■ INSTRUCTION:
Answer these questions from the article on the Boston College–Notre Dame hockey game at Fenway Park:
1. By what score did Boston College beat Notre Dame?
2. Which team beat the Eagles at home in the upset loss during which York's top line was formed?
3. How many consecutive games does Gaudreau's points streak reach?

In the marquee matchup of the day, Boston College got a major contribution from its top line.

Johnny Gaudreau had two goals, including the game-winner, as Boston College edged Notre Dame, 4-3.
Johnny Gaudreau had two goals, including the game-winner, as Boston College edged Notre Dame, 4-3.
Matt Dewkett (

When the stage is at its biggest, a coach always looks for his or her star players to step up. Under the lights at Fenway Park, Boston College's top players answered the call, and then some.

Jerry York's star-studded line of Johnny Gaudreau, Kevin Hayes, and Bill Arnold carried the Eagles' offense, and Boston College eked out a 4-3, Hockey East win over Notre Dame.

"It was a big stage here, and we played a real quality opponent in the Irish, so there's a lot of good things to think about as I try to warm up from the stands here," said a rosy-cheeked York, fresh off the frigid Fenway rink.

York's top line was formed toward the end of an upset loss the Eagles suffered at home against Holy Cross. The next game, York kept the trio together against New Hampshire, and got favorable results. In the Fenway game against Notre Dame, the line combined for three goals and four assists, pacing the Eagles offense and then some, as it has in the 5-0 stretch since it was conceived.

Gaudreau tallied twice, extending his points streak to 14-consecutive games, a stretch during which he's registered a line of 14-13=27. The junior forward said he can't recall going through a stretch of hockey like this ever.

"I guess not," he said. "Coach put me, Bill, and Kevin together, and I think that was pretty exciting for all three of us. We never got a chance to play with each other, and that kind of sparked all three of us.

"Ever since coach put us together, we've been doing really well together. We've been getting a lot of scoring chance; not just our line, but throughout the entire team. It's a lot of fun."

Gaudreau got his first of the game and BC's second of the night nearly nine minutes into the opening period. Arnold found Gaudreau at the top of crease with a no-look pass, and the nation's second-leading scorer was able to slide it past Steven Summerhays.

"It was simple communication; Johnny let me know where he was," Arnold said. "I heard him. He's a little guy, but he's got a big voice.

"When he wants the puck, you make sure you get it to him, and then he stick handles five times in the blink of an eye and puts it in the back of the net."

■ EXTRACTED DATA:
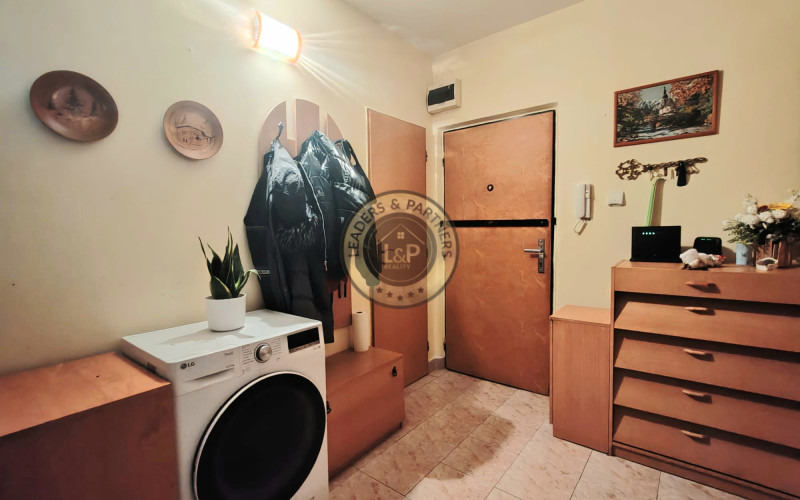 Skvelá príležitosť – 2-izbový byt pripravený na Váš nový dizajn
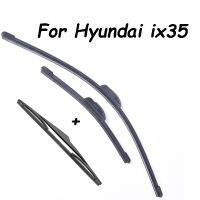 Front amp; Rear Wiper Blades For Hyundai Ix35 From 2010 2011 2012 2013 2014 2015 Years Windscreen Wiper Wholesale Car Accessories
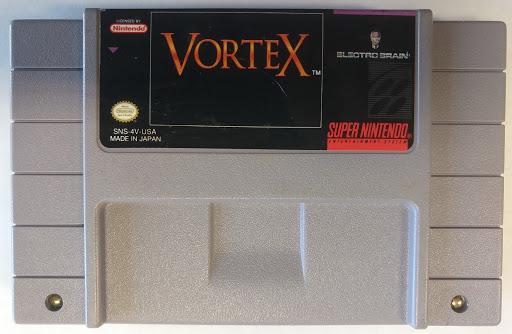 SNES - Vortex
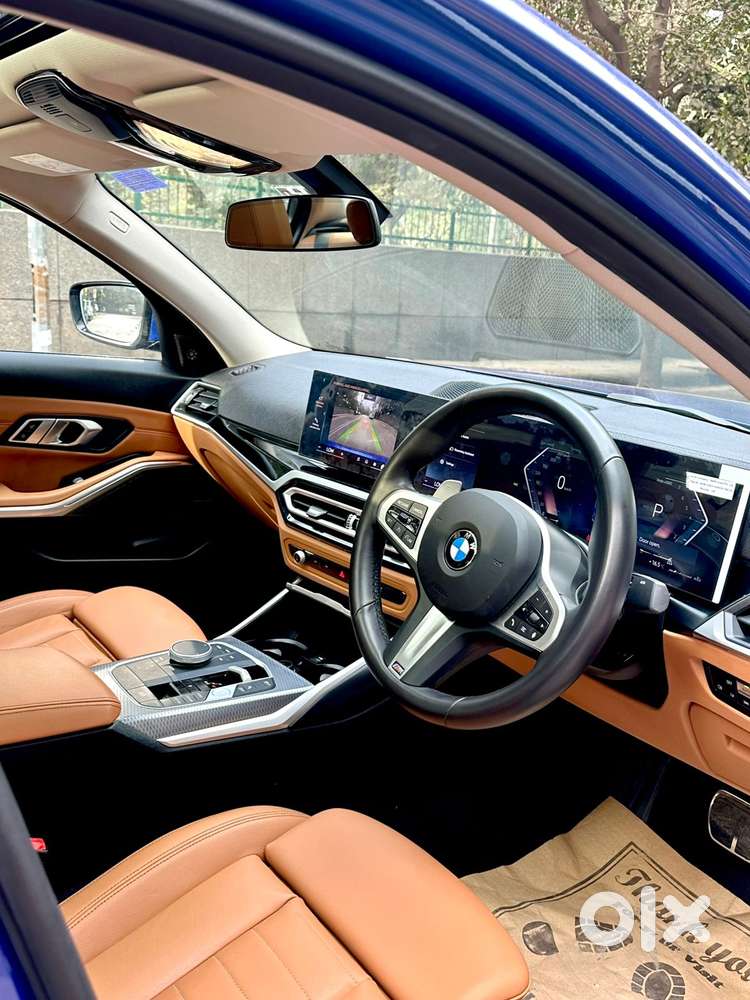 Bmw 3 Series Gran Limousine 330li M Sport, 2024, Petrol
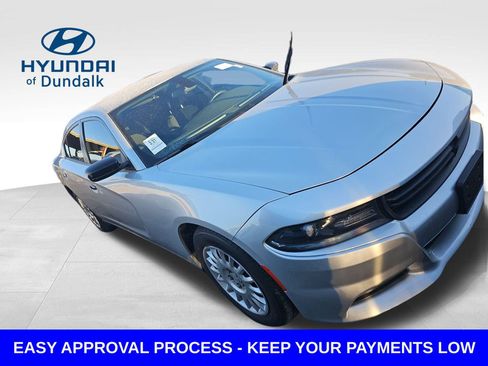 Used 2019 Dodge Charger Police w/ Street Appearance Group image 5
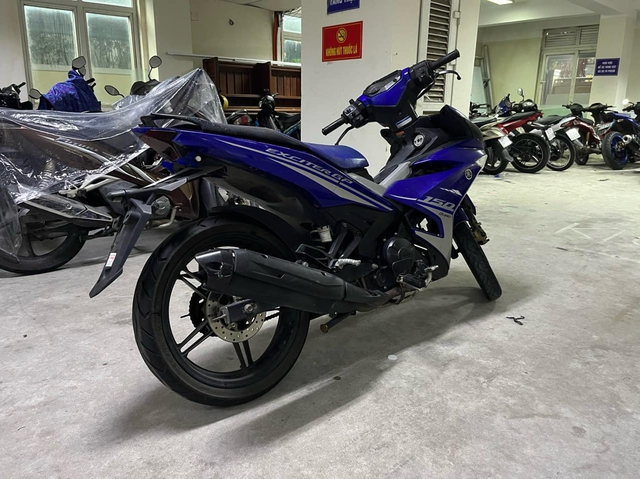 Đà Nẵng: Cha đào tạo con trai trộm cắp xe máy, cả hai bị tạm giam - Ảnh 3. Đà Nẵng: Cha đào tạo con trai trộm cắp xe máy, cả hai bị tạm giam - Ảnh 3.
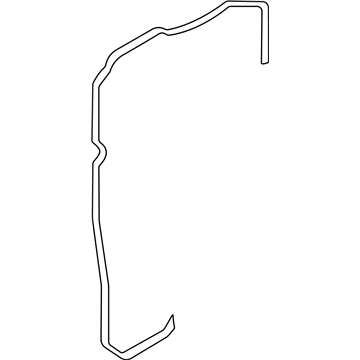 Lincoln JM5Z-7F396-A Side Cover Gasket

■ EXERCISE ANSWER:
1. 4-3
2. Holy Cross
3. 14